- What can I do to help keep bears in Telluride safe?
- Always keep your polycart (trash can) locked.
- Bag trash tightly to contain odors.
- Clean polycart with a bleach solution.
- Keep pet food inside.
- Keep barbecue grills clean.
- Never leave food in a vehicle.
- Lock downstairs doors and windows.
If bears do not forage successfully in town, they will then move on to areas that provide them with the food they need to hibernate through the winter. Houses have been “broken into” by bears looking for food. Imagine the unpleasant surprise of coming home to a bear eating ice cream out of your freezer and the mess they created to locate the tastiest items!
Keeping the town clean also serves to minimize skunks and rodents who thrive near humans because of our messy ways.
- What do I do if I see a bear?
Colorado Parks and Wildlife has many great resources about safely recreating in Bear country. Please look through this information carefully before you head out to hike or camp so you can safely enjoy the areas in and around Telluride.
- Why is there a fee for keeping my trash can/dumpster unlocked?

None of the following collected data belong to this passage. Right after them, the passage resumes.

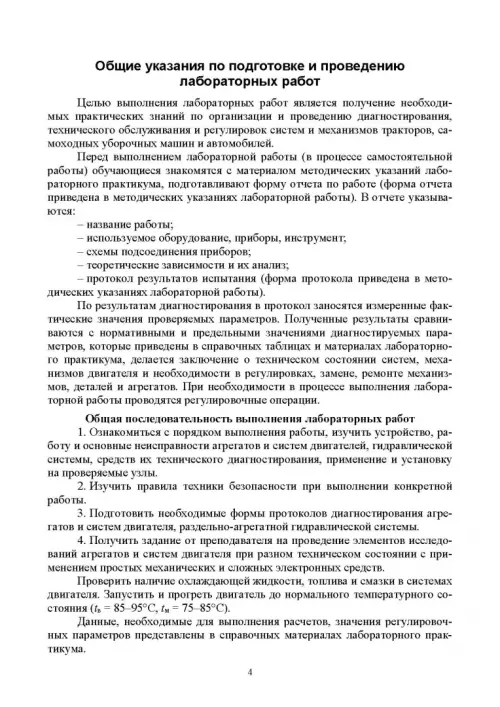 Общие указания по подготовке и проведению лабораторных работ

Целью выполнения лабораторных работ является получение необходимых практических знаний по организации и проведению диагностирования, технического обслуживания и регулировок систем и механизмов тракторов, самоходных уборочных машин и автомобилей.

Перед выполнением лабораторной работы (в процессе самостоятельной работы) обучающиеся знакомятся с материалом методических указаний лабораторного практикума, подготавливают форму отчета по работе (форма отчета приведена в методических указаниях лабораторной работы). В отчете указываются:

– название работы;

– используемое оборудование, приборы, инструмент;

– схемы подсоединения приборов;

– теоретические зависимости и их анализ;

– протокол результатов испытания (форма протокола приведена в методических указаниях лабораторной работы).

По результатам диагностирования в протокол заносятся измеренные фактические значения проверяемых параметров. Полученные результаты сравниваются с нормативными и предельными значениями диагностируемых параметров, которые приведены в справочных таблицах и материалах лабораторного практикума, делается заключение о техническом состоянии систем, механизмов двигателя и необходимости в регулировках, замене, ремонте механизмов, деталей и агрегатов. При необходимости в процессе выполнения лабораторной работы проводятся регулировочные операции.

Общая последовательность выполнения лабораторных работ

1. Ознакомиться с порядком выполнения работы, изучить устройство, работу и основные неисправности агрегатов и систем двигателей, гидравлической системы, средств их технического диагностирования, применение и установку на проверяемые узлы.

2. Изучить правила техники безопасности при выполнении конкретной работы.

3. Подготовить необходимые формы протоколов диагностирования агрегатов и систем двигателя, раздельно-агрегатной гидравлической системы.

4. Получить задание от преподавателя на проведение элементов исследований агрегатов и систем двигателя при разном техническом состоянии с применением простых механических и сложных электронных средств.

Проверить наличие охлаждающей жидкости, топлива и смазки в системах двигателя. Запустить и прогреть двигатель до нормального температурного состояния ($t_в$ = 85–95°С, $t_м$ = 75–85°С).

Данные, необходимые для выполнения расчетов, значения регулировочных параметров представлены в справочных материалах лабораторного практикума.

4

Keeping our trash secured and out of reach of bears is one of the best ways to keep bears from becoming habituated to humans and becoming aggressive around human food sources. The fines are in place to help encourage everyone to do the right thing when it comes to keeping bears and people safe.
Find more information about successfully living in Bear Country with Colorado Parks and Wildlife
Keeping You & Telluride's Wildlife Safe
Recognizing the tremendous enrichment that we gain by the abundance and proximity of wildlife near our town, the goal of management is to promote co-existence in a manner that does not endanger the animal or humans. Many species of wildlife live in and around Telluride - beaver, black bear, mountain lions, lynx, and skunks to name a few. Currently, Telluride actively manages just two: bears and beavers.
Monitoring Local Beaver Dams
Managing beavers in Telluride requires keeping an eye on dams that back up waters from the San Miguel River and keeping stout wire around favorite trees. It is the job of beavers to graze on willows, aspen and cottonwoods. They often graze quite heavily on these trees for food and to keep their front teeth filed down to a reasonable length. This does not kill the trees or willows, which thrive on pruning, but it certainly changes their appearance - where once there was a tree, there now is a shrub that doesn’t have the same landscape appeal!
Dams in the river are a more serious issue on two levels. Left unattended, the dams could back up water into areas of town that are required for other uses, like the post office or someone’s home. Even those that don’t create an immediate flooding hazard, can exacerbate flooding during a large precipitation event. So, town staff is currently experimenting with a number of methods designed to allow beaver to build their dams and allow humans to control the water level behind them. When these methods fail and to minimize adverse impacts to the sensitive riparian corridor, lots of back-breaking labor is required to take down dams by hand. When even this fails, deconstruction machinery is carefully used to remove them.